In the Doctor Who episode "The Beast Below," the Doctor and Amy arrive on the Starship UK, a ship that was built to house the United Kingdom after it evacuated Earth due to solar flares. In the episode "The Ark in Space," humanity has also evacuated Earth due to solar flares. This time, a small group of humans are placed in suspended animation for five thousand years with the plan to repopulate Earth once it is habitable again. The 1953 science fiction novel One in Three Hundred is about humans attempting to escape to Mars because Earth’s atmosphere will be boiled off by sun flares and other solar activity. In the Nic Cage movie Knowing, solar flares are about to destroy Earth, but benevolent aliens take some children off earth.

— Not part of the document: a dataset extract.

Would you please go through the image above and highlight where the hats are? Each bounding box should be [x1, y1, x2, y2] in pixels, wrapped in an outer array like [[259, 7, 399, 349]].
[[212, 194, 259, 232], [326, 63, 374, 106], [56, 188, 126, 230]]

In the anime Dragon Ball GT, the villain Baby makes a wish to destroy Earth, using the Black Star Dragon Balls. With only two weeks of advance notice, the Z Fighters are forced to lead an evacuation of Earth to the Tuffle planet, using their teleportation powers and good old-fashioned space ships.
In the anime Cowboy Bebop, humanity is on its way to hyperspace travel with the construction of an astral gate orbiting the Moon. The “Gate Accident” causes a massive piece of the Moon to shatter, and lunar debris rains down on Earth causing massive devastation and billions of deaths. This led to the rest of the solar system being colonized in fifty years.
Again, this isn't Earth, but in the video game Myst, the D’ni are forced to flee their homeward Garternary due to its dying sun. In Arthur C Clarke's novel Songs of Distant Earth, a colony ship of humans land on an alien world after a supernova is predicted to destroy Earth. Also, in Clarke's story "Rescue Party," aliens arrive when Earth's sun is due to go nova within seven hours — and find that the human race is now all on spaceships out near Pluto, ready to conquer the stars. And in Babylon 5, we learn that the sun will go nova in a million years' time, but not before our descendants escape to New Earth.